----- Recorded information
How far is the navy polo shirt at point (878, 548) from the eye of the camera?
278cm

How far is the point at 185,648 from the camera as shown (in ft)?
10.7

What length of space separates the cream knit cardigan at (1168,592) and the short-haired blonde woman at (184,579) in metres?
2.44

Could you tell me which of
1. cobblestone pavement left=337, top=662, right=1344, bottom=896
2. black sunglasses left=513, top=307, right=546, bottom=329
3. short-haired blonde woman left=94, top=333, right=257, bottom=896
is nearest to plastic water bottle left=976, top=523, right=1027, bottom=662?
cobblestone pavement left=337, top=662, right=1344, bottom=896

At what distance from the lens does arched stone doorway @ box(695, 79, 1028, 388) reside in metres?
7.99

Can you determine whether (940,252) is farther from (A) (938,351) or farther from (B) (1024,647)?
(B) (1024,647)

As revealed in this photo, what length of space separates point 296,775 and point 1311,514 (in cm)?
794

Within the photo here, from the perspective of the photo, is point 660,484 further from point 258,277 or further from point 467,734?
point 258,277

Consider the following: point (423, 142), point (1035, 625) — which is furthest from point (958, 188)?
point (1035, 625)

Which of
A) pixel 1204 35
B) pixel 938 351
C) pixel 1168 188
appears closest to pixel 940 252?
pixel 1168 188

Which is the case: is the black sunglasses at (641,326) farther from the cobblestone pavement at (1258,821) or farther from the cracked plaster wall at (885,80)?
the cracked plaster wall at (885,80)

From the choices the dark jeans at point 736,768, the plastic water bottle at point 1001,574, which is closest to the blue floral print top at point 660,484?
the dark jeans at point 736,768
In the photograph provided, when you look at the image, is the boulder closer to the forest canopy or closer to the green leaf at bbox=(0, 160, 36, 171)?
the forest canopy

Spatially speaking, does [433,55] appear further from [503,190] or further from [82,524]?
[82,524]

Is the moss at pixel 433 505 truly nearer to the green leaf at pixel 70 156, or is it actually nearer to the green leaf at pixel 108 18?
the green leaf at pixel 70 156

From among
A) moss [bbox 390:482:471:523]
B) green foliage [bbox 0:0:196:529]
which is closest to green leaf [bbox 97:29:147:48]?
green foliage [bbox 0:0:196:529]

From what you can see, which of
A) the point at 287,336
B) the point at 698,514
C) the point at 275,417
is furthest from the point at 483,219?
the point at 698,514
----------
Stated problem >> Could you reproduce every item above word for word, character for character, without answering any of them?

Full solution >>
How far is the navy polo shirt at point (878, 548) from the eye of the camera?
278cm

How far is the point at 185,648 from the camera as shown (in ft)?
10.7

What length of space separates the cream knit cardigan at (1168,592) and the short-haired blonde woman at (184,579) in metres?
2.44

Could you tell me which of
1. cobblestone pavement left=337, top=662, right=1344, bottom=896
2. black sunglasses left=513, top=307, right=546, bottom=329
3. short-haired blonde woman left=94, top=333, right=257, bottom=896
is nearest to plastic water bottle left=976, top=523, right=1027, bottom=662?
cobblestone pavement left=337, top=662, right=1344, bottom=896

At what distance from the lens does arched stone doorway @ box(695, 79, 1028, 388) reside in metres?
7.99

Can you determine whether (940,252) is farther from (A) (938,351) or farther from (B) (1024,647)?
(B) (1024,647)

As revealed in this photo, what length of space separates point 296,775 and point 1311,514 (in cm)?
794

Within the photo here, from the perspective of the photo, is point 660,484 further from point 258,277 or further from point 467,734?
point 258,277

Consider the following: point (423, 142), point (1035, 625) — which is furthest from point (958, 188)?
point (1035, 625)

Which of
A) pixel 1204 35
B) pixel 938 351
C) pixel 1168 188
appears closest to pixel 940 252?
pixel 1168 188

Which is the case: is the black sunglasses at (641,326) farther from the cobblestone pavement at (1258,821) or farther from the cracked plaster wall at (885,80)?
the cracked plaster wall at (885,80)

From the choices the dark jeans at point 736,768, the plastic water bottle at point 1001,574, which is closest to the blue floral print top at point 660,484?
the dark jeans at point 736,768
In the photograph provided, when you look at the image, is the boulder closer to the forest canopy or closer to the green leaf at bbox=(0, 160, 36, 171)?
the forest canopy

Spatially speaking, does [433,55] appear further from [503,190] or further from [82,524]?
[82,524]

Is the moss at pixel 433 505 truly nearer to the green leaf at pixel 70 156, or is it actually nearer to the green leaf at pixel 108 18?
the green leaf at pixel 70 156

From among
A) moss [bbox 390:482:471:523]
B) green foliage [bbox 0:0:196:529]
which is closest to green leaf [bbox 97:29:147:48]?
green foliage [bbox 0:0:196:529]

From what you can see, which of
A) the point at 287,336
B) the point at 698,514
C) the point at 275,417
is furthest from the point at 483,219?
the point at 698,514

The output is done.